• _Text shown_:
------------------------------------

Saturday, September 5, 2009

You can't buy Tylenol at Kroger here!

Kroger Doesn't Exist Here . . .

Kroger doesn't exist here, of course, but there are supermarkets, huge box stores like WalMart, 7-11 type stores, modern gas station stores on the highways and the like. What do they have in common?

You can't buy any over-the-counter medicines in any of them - that is, not even an aspirin, Tylenol, Advil, and maybe no Band-Aids or Bactine (I have to check).

To buy any of those things, in addition to all prescription medicines, you have to go to a FARMACIA, all well-marked by the requisite standardized lighted green crosses, spaced every so many blocks (a minimum of 250 meters apart) in every city and town as established by law; and depending on the population density (
2,800 - 4,000 inhabitants per pharmacy, approximately). FARMACIAS are open after hours, all night, and on Sunday only when it is their turn to be 'de guardia' or on duty, also as established by law.

------------------------------------

• _Listed entries_:
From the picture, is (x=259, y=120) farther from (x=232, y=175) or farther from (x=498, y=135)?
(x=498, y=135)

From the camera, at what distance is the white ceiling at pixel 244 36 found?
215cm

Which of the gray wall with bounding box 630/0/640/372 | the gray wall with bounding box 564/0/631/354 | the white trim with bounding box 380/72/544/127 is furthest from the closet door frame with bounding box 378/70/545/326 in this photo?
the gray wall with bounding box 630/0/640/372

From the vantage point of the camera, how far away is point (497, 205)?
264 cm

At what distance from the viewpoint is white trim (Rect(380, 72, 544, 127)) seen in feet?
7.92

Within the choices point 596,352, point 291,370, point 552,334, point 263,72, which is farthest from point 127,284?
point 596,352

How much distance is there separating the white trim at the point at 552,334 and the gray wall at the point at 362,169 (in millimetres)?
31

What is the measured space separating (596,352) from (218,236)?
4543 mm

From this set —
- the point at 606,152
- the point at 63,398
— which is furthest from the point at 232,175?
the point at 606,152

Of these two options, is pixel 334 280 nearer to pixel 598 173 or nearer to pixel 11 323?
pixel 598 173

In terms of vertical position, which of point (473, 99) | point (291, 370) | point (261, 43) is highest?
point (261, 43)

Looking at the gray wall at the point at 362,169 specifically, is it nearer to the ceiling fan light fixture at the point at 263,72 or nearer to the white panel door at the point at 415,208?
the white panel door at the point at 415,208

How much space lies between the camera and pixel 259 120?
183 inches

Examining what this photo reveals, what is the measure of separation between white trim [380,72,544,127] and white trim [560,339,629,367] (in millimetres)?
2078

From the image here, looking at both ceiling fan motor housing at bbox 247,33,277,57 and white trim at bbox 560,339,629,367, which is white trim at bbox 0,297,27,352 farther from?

------------------------------------

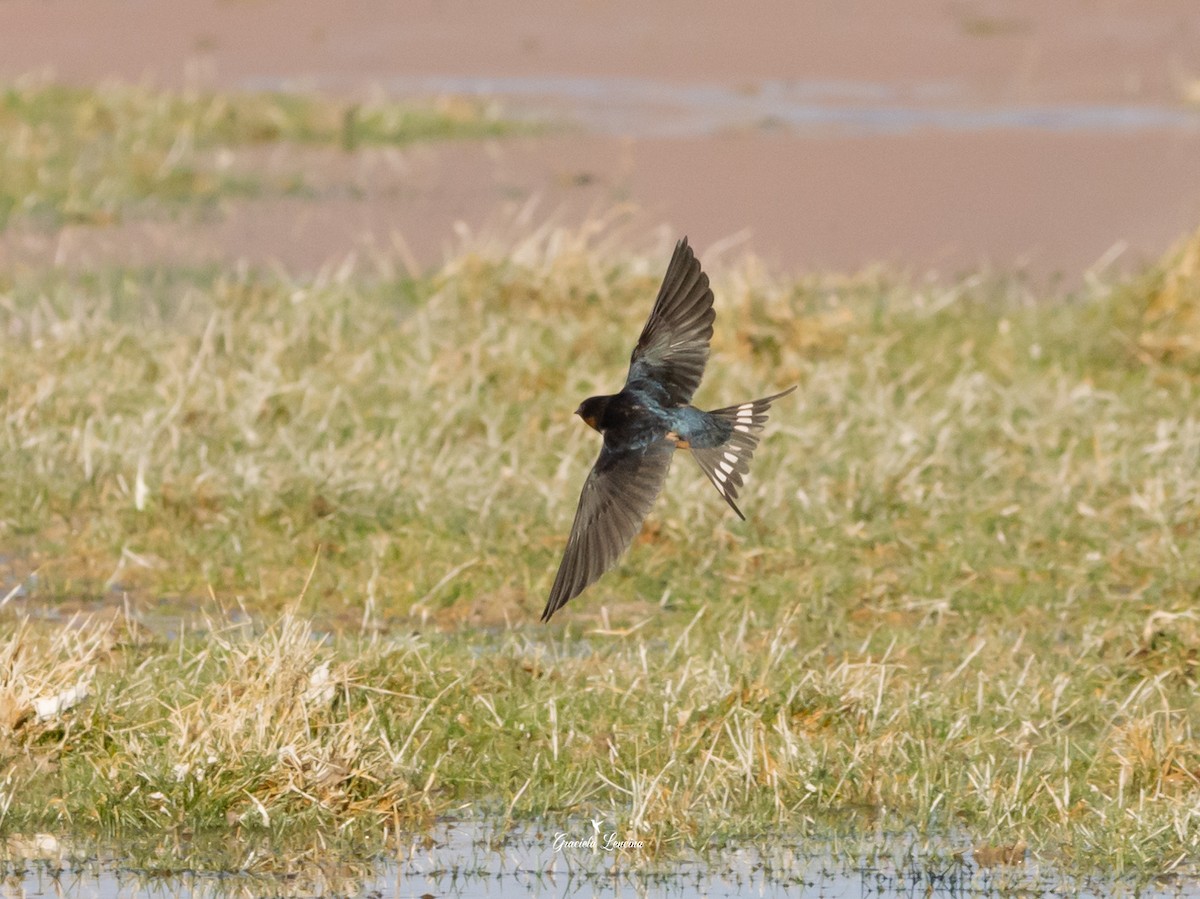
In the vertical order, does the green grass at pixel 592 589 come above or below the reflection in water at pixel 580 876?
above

------------------------------------

• _Work instructions_:
Pick up the blog post about over-the-counter medicines being sold only at farmacias and write what comes after its last sentence. The entries have nothing to do with the text.

• _Exercise result_:
There is no chance in Spain of the convergence of Walgreens, CVS, Rite-Aid and a Kroger Pharmacy at the same intersection as happened near my house in the USA. (The Rite-Aid eventually folded.) There are no franchised chains, nor is there freedom to open a new pharmacy if you want to. On the contrary, the number of pharmacy licenses is strictly limited by the (national) Ministry of Health (though some community and regional exceptions are allowed) and only a licensed pharmacist can own a pharmacy, many of which are passed down from generation to generation, keeping the lucrative resource all in the family.*

A key word here is control. Pharmacies are tightly controlled. Medicines are tightly controlled. [Only now, after being a regular in Spain off and on for 3 decades, do I see on TV a few ads for over-the-counter medicines like Immodium. Neither Boniva, Zoloft, Crestor nor any other prescription med is allowed to advertise.]

Pharmacy customers are also tightly controlled, a fact which infuriated me the first 15 years I came to Spain. Now I am used to the drill.

Here's how it goes: you go into the pharmacy, which has one or two pharmacists and perhaps an assistant at the counter. Around you on display are Nivea face creams, Roc anti-cellulite lotion, toothbrushes and maybe mouthwash. But that's about it.

You can't browse diarrhea remedies or foot fungus creams or types of vitamin C. You can't browse anything. When it's your turn at the counter (there is always a line), you describe your pain or lesion, your chief complaint and the frequency of urination, as applicable, in earshot of anybody yearning closer to see what ails the foreigner and if she can get the vocab right.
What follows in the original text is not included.